[Stored data entries]
(begin)
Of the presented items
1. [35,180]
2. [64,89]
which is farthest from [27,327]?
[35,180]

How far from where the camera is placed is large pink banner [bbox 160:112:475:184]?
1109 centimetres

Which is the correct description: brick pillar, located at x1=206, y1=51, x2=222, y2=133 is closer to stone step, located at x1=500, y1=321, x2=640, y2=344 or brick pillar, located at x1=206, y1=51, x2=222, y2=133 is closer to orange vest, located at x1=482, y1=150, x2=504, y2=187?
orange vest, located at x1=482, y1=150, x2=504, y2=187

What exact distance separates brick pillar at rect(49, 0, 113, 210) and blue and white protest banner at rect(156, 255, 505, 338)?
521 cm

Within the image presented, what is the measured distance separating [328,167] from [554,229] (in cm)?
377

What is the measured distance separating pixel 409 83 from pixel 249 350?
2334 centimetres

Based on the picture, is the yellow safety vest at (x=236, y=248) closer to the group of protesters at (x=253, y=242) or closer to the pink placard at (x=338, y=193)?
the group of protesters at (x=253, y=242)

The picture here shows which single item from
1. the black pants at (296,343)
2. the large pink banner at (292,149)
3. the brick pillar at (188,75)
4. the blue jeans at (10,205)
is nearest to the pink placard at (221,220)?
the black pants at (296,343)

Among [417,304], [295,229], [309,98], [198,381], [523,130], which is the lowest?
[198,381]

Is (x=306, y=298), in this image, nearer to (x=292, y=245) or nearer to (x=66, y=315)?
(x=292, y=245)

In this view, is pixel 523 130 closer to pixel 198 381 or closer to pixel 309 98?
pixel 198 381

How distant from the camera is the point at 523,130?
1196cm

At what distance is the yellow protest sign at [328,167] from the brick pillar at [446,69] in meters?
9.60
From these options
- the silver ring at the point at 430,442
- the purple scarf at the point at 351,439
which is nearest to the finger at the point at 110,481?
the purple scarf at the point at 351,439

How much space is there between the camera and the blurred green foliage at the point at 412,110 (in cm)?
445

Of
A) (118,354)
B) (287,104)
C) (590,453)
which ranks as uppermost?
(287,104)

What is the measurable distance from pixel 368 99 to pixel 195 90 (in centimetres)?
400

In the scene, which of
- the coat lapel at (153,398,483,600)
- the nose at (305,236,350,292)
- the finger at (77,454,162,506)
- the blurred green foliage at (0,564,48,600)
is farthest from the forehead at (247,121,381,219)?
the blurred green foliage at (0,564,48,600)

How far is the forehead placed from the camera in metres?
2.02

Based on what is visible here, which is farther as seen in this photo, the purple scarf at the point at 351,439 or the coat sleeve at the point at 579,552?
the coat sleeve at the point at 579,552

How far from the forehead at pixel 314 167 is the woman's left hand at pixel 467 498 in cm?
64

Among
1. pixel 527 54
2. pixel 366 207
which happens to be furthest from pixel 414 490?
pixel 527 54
(end)
**STATED TASK**
What is needed here is an exact reproduction of all the entries.

**SOLVED EXERCISE**
Of the presented items
1. [35,180]
2. [64,89]
which is farthest from [27,327]?
[35,180]

How far from where the camera is placed is large pink banner [bbox 160:112:475:184]?
1109 centimetres

Which is the correct description: brick pillar, located at x1=206, y1=51, x2=222, y2=133 is closer to stone step, located at x1=500, y1=321, x2=640, y2=344 or brick pillar, located at x1=206, y1=51, x2=222, y2=133 is closer to orange vest, located at x1=482, y1=150, x2=504, y2=187?
orange vest, located at x1=482, y1=150, x2=504, y2=187

What exact distance separates brick pillar at rect(49, 0, 113, 210) and blue and white protest banner at rect(156, 255, 505, 338)?
521 cm

Within the image presented, what is the measured distance separating [328,167] from [554,229] (in cm)?
377

What is the measured distance separating pixel 409 83 from pixel 249 350?
2334 centimetres

Based on the picture, is the yellow safety vest at (x=236, y=248) closer to the group of protesters at (x=253, y=242) or closer to the pink placard at (x=338, y=193)?
the group of protesters at (x=253, y=242)

The picture here shows which single item from
1. the black pants at (296,343)
2. the large pink banner at (292,149)
3. the brick pillar at (188,75)
4. the blue jeans at (10,205)
is nearest to the pink placard at (221,220)?
the black pants at (296,343)

Among [417,304], [295,229], [309,98], [198,381], [523,130], which is the lowest?
[198,381]

Is (x=306, y=298), in this image, nearer to (x=292, y=245) or nearer to (x=66, y=315)?
(x=292, y=245)

In this view, is pixel 523 130 closer to pixel 198 381 or closer to pixel 309 98?
pixel 198 381

How distant from the camera is the point at 523,130?
1196cm

At what distance is the yellow protest sign at [328,167] from the brick pillar at [446,69] in meters?
9.60
From these options
- the silver ring at the point at 430,442
- the purple scarf at the point at 351,439
which is nearest to the finger at the point at 110,481?
the purple scarf at the point at 351,439

How much space is there between the camera and the blurred green foliage at the point at 412,110 (in cm)?
445

Of
A) (118,354)
B) (287,104)
C) (590,453)
which ranks as uppermost?
(287,104)

What is the measurable distance from pixel 368 99 to pixel 195 90 (in centimetres)?
400

In the scene, which of
- the coat lapel at (153,398,483,600)
- the nose at (305,236,350,292)
- the finger at (77,454,162,506)
- the blurred green foliage at (0,564,48,600)
is farthest from the forehead at (247,121,381,219)?
the blurred green foliage at (0,564,48,600)

How far is the forehead placed from the camera in metres?
2.02

Based on what is visible here, which is farther as seen in this photo, the purple scarf at the point at 351,439 or the coat sleeve at the point at 579,552?
the coat sleeve at the point at 579,552

How far from the forehead at pixel 314 167 is the woman's left hand at pixel 467 498 in cm?
64

Among
1. pixel 527 54
2. pixel 366 207
which happens to be furthest from pixel 414 490?
pixel 527 54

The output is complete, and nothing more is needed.